McFadden finds that the cells respond more strongly to the blends of toxins that pathogenic organisms produce than to purified toxins. "Our view is that a living pathogenic organism produces a blend of toxins that in combination exert a powerful effect on the cell," he said. McFadden believes that these sensors can help unravel some of the complexities. "We're presently dissecting the various components of these pathogenic broths, and the cytosensor is a nearly ideal instrument for scoring whether one fraction or another has an active component in it," he said.

"MS can detect anything, but it can also detect everything. We need to separate the anything from the everything."
detect activity rather than structural information, which distinguishes them from other sensors, McFadden told C&EN. "The activity of a substance is how it affects a living system. The conventional way of determining activity is to expose an animal to a substance and look for symptoms of toxicity," McFadden said. "Our system is a surrogate for animal testing that is portable and operable by the type of personnel who are familiar with operating instruments."

So far, the sensors have been used primarily in the lab. McFadden has done some testing away from the lab but still in indoor arenas. "We know the instrument is transportable and will operate. There's no doubt that the hardware can be transported. The challenge is to transport and store living cells. That's where we've been investing our efforts" to make the instrument suitable for field use.

A more chemical approach to biological detection was described by Wayne Bryden of the Applied Physics Laboratory at Johns Hopkins University. He talked about using miniaturized time-of-flight mass spectrometry (MS; see page 34) for bioagent detection.

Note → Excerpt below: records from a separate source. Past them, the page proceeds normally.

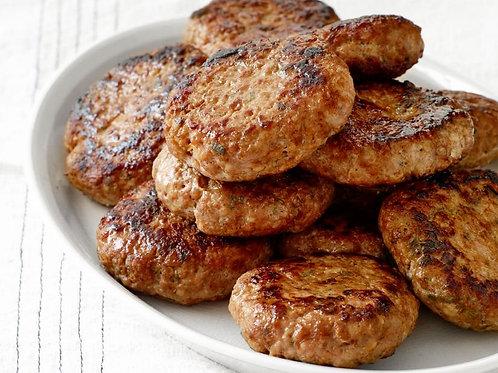 Sausage Patty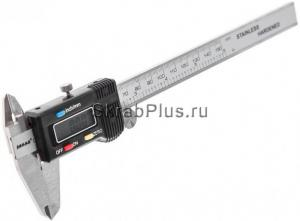 Штангенциркуль электронный 150 мм х 0,01 мм SKRAB 40360 купить оптом в СПб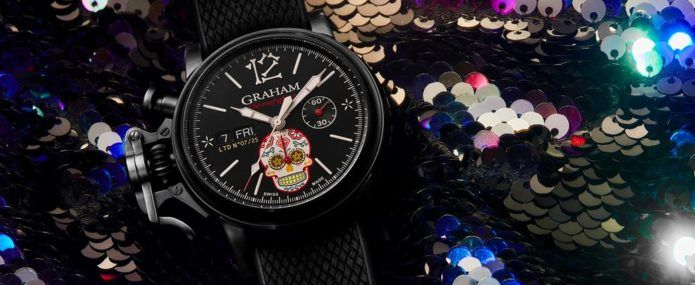Graham Chronofighter Vintage Ltd CALIBRE 2019 Calavera Dia de Muertos Day of the Dead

Bryden characterized a strength of MS as also a weakness. "MS can detect anything, but it can also detect everything. We need to separate the anything from the everything."

MS has several advantages as a sensor, Bryden said. MS is rapid--total time to detection is only five minutes, including preparation--and sensitive. MS is used to look at proteins and other high-mass biomarkers. Bryden showed several examples of what MS can do. For example, different Bacillus species were distinguished based on the spectra of spores. Bryden and coworkers are also working to incorporate tandem MS, which will provide more detailed structural information.

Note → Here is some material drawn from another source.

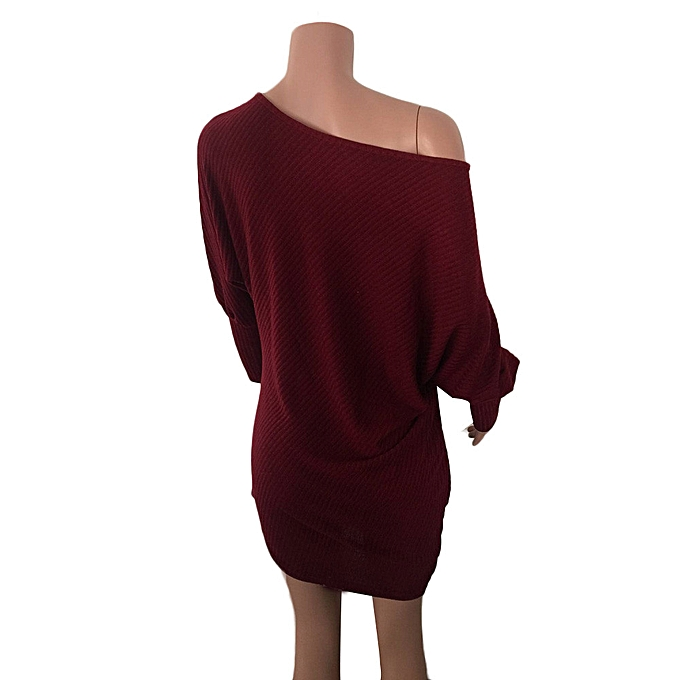 mode femmes Strapless Ladies mode Knitting Slim  chandail  Robe à prix pas cher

False alarm rates are still a problem to be dealt with, Bryden noted. A detector that takes a reading every five minutes and has a 1% false alarm rate will trigger three false alarms per day--an unacceptable level, Bryden said.

Turning to chemical weapons detection, Walt said in his introduction that an ideal detector would be able to measure everything, cost nothing, be easily manufactured, and be ubiquitous--an ambitious goal indeed. Cross-reactive sensors are necessary, Walt said, as well as what he called "smarter sensors" that would not so much identify a substance as answer the question "Is it bad"?

Michael J. Sailor, a chemistry and biochemistry professor at the University of California, San Diego, described his group's efforts in making sensors using porous silicon. The sensors are based on color changes that occur under different chemical conditions. One sensor incorporates a catalyst that hydrolyzes P–F bonds, a characteristic of the class of nerve agents that includes sarin and soman. When the P–F bond is hydrolyzed, hydrofluoric acid is produced, which etches the silicon surface and causes a change in the optical properties (C&EN, June 12, 2000, page 12).

Sailor also described sensors made from nanostructured "smart dust." "We take these films, and instead of putting them on chips, we break them up into really small dust particles. We structure the films so that they will return very specific wavelengths of light at very specific angles. These films turn colors based on what's in them." Using the particles, a helium-neon laser, and a telescope, Sailor and his colleagues were able to detect ethanol, acetone, and toluene vapor from a distance of 20 meters--the first step in using the smart dust for detection at a distance, or "standoff" detection.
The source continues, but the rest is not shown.